ASSIGNMENT: Write a continuation of the blog post on ghostwriting and the Forest Labs Lexapro marketing plan, picking up after its final sentence, before the items below.

TEXT SEGMENT:
※ ※ ※

Danny Carlat's psychiatry blog (http://carlatpsychiatry.blogspot.com/, Sept. 1) recently pointed us to a New York Times article on industry CME practices:
In turn, Dr. Carlat provided the link to the document that had been circulating in U.S. Senate committee on which the Times article had been based--the secret Forest Labs Lexapro marketing strategy report for FY04:
Now, I have not had time to study all the 88 pages of this document, and if I do, I may have more to report on CME and other issues (remember, I do have a day job). But in giving it a quick skim, I was struck by one passage that might be pertinent to the debate over ghostwriting that we've been attending to in recent posts. The questions we want to ask include: is the incidence of ghostwriting going down recently as new rules and regs come into play? Is the incidence of ghostwriting really as high as some claim (David Healy, the Welsh psychiatrist, saying that just about every paper on psychopharmacotherapy is ghostwritten until proven otherwise)?
Here is a brief snippet from the Lexapro marketing plan (p. 24 of the PDF on-line file; pages in the original are not numbered):
"Bylined Articles. Bylined articles will allow us to fold Lexapro messages into articles on depression, anxiety and co-morbidity developed by (or ghostwritten for) thought leaders. We will identify a Lexapro thoughtleader to place 2-3 bylined articles in trade journals, consumer publications and on the Internet. ... Budget: $100,000"

※ ※ ※

EXERCISE DATA:
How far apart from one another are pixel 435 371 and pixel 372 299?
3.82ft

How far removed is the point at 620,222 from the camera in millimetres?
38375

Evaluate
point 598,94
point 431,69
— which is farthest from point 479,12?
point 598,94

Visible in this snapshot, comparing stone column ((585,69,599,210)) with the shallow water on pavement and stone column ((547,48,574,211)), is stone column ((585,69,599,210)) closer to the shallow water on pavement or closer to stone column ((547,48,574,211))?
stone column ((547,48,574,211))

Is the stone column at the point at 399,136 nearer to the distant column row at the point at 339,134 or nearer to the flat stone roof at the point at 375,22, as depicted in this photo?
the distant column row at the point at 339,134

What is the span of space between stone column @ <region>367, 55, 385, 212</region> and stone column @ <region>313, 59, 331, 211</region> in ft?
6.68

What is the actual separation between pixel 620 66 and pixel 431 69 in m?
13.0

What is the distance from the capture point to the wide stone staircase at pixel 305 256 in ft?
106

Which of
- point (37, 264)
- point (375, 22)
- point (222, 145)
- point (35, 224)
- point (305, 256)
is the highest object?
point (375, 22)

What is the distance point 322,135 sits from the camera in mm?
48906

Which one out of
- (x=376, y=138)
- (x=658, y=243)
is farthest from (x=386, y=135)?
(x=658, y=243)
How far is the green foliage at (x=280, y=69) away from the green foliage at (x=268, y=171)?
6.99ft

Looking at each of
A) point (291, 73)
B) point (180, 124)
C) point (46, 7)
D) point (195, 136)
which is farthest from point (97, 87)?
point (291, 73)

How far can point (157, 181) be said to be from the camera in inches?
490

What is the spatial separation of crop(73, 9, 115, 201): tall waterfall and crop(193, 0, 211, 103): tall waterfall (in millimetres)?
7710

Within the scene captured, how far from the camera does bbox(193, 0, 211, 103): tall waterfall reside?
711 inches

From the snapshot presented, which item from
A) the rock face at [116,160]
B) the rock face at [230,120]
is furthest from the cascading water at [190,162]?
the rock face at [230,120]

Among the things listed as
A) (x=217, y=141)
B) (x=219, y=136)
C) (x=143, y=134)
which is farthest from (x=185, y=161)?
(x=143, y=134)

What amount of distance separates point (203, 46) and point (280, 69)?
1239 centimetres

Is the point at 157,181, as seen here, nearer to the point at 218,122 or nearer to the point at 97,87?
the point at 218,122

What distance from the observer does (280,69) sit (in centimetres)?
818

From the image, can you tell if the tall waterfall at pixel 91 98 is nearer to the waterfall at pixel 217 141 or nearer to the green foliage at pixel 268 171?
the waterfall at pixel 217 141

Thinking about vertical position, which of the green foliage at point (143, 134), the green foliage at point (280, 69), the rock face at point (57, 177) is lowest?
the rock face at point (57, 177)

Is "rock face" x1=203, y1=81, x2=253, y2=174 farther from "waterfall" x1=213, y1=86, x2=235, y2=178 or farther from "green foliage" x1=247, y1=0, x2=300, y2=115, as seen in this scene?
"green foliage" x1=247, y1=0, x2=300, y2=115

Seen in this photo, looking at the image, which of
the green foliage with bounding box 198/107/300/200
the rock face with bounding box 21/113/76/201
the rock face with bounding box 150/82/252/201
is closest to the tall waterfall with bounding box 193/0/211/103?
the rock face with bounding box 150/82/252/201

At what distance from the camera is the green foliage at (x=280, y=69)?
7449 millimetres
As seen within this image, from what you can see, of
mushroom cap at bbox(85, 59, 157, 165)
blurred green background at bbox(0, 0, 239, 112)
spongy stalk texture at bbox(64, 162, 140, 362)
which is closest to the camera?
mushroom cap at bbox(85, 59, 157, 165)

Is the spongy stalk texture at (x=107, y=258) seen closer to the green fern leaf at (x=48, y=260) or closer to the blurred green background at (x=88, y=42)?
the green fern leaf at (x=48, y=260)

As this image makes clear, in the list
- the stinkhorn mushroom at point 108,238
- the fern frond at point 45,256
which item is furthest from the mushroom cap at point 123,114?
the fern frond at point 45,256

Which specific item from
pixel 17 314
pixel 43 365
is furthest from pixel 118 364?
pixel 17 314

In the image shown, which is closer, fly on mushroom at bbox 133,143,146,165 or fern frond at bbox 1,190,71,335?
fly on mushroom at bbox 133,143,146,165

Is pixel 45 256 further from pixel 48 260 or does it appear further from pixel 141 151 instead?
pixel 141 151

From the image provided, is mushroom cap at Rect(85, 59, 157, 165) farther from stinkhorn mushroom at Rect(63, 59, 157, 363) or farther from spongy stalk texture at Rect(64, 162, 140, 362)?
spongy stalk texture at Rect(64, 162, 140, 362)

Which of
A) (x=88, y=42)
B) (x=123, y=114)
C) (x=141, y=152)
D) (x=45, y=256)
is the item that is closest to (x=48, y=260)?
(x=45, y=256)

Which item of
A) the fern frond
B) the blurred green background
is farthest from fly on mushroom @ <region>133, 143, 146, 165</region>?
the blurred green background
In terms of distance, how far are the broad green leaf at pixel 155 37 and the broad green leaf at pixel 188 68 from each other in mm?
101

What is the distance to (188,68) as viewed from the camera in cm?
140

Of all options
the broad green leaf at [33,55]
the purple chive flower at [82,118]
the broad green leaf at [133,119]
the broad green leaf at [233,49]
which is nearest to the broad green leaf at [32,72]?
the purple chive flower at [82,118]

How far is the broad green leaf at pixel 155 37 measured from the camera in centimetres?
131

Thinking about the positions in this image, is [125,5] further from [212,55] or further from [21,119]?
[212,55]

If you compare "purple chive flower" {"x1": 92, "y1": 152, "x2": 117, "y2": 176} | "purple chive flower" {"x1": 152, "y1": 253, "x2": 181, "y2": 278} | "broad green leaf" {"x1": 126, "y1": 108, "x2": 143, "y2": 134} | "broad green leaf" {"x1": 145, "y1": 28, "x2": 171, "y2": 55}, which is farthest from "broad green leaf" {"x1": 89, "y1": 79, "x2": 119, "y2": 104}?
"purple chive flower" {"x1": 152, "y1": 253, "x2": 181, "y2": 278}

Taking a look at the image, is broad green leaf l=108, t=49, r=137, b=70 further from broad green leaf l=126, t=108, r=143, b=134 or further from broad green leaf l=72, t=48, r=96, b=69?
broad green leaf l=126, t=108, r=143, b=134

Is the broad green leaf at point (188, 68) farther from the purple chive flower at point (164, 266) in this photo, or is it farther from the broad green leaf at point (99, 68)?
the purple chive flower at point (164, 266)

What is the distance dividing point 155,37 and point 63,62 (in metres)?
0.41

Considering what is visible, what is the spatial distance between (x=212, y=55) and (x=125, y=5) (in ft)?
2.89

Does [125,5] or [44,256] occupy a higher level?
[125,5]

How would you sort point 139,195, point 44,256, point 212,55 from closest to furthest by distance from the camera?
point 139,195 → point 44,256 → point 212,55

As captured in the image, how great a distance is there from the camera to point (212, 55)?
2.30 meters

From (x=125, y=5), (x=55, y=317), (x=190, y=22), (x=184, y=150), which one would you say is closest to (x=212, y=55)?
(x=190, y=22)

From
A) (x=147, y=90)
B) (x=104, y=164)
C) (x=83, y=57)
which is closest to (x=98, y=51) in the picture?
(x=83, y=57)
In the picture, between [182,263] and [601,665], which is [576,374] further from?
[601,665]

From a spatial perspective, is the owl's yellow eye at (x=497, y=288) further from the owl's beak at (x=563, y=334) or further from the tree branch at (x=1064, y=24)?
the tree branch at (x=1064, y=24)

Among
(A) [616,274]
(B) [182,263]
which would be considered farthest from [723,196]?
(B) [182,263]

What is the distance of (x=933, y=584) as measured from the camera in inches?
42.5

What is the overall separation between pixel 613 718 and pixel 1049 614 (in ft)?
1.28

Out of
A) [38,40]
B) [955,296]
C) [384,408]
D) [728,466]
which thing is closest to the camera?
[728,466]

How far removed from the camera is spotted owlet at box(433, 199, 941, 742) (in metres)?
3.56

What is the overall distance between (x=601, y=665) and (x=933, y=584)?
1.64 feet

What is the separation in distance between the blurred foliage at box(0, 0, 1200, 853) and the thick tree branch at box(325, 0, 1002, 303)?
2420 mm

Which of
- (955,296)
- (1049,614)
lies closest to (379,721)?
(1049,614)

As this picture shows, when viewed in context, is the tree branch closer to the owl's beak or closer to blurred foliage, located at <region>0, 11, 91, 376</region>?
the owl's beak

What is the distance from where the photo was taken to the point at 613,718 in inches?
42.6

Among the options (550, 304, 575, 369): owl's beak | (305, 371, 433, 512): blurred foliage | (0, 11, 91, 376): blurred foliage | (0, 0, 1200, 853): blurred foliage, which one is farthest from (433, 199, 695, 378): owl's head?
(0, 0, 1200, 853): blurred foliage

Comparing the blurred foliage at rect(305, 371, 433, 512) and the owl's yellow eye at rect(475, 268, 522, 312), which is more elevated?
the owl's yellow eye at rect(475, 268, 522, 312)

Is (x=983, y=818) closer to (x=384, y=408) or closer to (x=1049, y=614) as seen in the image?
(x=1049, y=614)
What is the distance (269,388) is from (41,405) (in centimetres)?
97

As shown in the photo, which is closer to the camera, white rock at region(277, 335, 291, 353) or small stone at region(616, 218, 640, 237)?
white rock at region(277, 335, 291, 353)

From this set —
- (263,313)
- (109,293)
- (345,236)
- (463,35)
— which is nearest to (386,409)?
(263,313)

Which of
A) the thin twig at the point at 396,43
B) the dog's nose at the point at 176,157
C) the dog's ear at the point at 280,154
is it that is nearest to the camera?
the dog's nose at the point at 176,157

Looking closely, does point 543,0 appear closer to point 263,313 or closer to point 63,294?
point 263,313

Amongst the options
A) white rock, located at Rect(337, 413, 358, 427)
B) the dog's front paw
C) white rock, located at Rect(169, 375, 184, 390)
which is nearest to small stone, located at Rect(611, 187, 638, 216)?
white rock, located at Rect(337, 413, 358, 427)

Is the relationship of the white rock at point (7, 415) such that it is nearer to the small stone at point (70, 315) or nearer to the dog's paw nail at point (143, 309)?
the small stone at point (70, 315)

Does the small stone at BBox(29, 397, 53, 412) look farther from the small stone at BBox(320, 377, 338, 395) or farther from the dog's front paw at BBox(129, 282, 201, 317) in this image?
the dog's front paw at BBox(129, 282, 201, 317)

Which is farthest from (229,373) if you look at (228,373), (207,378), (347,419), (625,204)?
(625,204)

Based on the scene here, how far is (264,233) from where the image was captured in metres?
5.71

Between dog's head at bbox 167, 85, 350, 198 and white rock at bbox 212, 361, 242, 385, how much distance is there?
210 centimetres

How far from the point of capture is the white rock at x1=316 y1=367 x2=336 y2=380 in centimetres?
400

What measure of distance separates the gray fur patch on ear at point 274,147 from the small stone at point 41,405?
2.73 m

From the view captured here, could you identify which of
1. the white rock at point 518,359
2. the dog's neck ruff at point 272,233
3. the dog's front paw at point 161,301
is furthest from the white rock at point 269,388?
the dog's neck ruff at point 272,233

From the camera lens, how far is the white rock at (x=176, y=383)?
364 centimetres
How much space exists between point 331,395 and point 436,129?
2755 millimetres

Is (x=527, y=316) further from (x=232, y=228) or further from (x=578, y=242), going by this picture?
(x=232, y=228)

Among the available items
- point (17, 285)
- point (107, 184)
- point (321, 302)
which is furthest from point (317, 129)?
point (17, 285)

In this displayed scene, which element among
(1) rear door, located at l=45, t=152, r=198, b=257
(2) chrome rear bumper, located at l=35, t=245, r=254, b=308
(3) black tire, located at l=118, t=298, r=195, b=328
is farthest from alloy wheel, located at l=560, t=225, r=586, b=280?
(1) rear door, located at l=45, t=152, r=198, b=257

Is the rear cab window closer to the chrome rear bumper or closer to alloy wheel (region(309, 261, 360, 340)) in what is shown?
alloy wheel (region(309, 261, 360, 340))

※ ※ ※

WRITTEN RESPONSE:
The way I read this passage is that on the one hand, the list of publications does not include medical professional/scientific journals, and so one could defend the company by saying they have a different policy for those publications. On the other hand, the suggestion I am forced to from this passage is that the ghostwriting of articles, and giving them to thought leaders to sign their name to, is a completely everyday, unremarkable, ho-hum practice within the company, not worth a second glance. Which in turn seems to suggest that as recently as 2004 we could have expected ghostwriting to be a major part of the marketing campaign for any drug from this company.
Incidentally, just a quick reminder about what drug we are talking about. Forest's older drug, Celexa, was about to go off patent. Lexapro is the active stereoisomer of Celexa--meaning that chemically it is virtually identical. It is the "me too" drug par excellance. The big marketing push for Lexapro was primarily aimed at getting those who wrote for Celexa prescriptions in the past to switch their brand loyalty to the new, and much more expensive drug rather than start writing prescriptions for cheaper, but equally effective generics. In other words, a massive rip-off.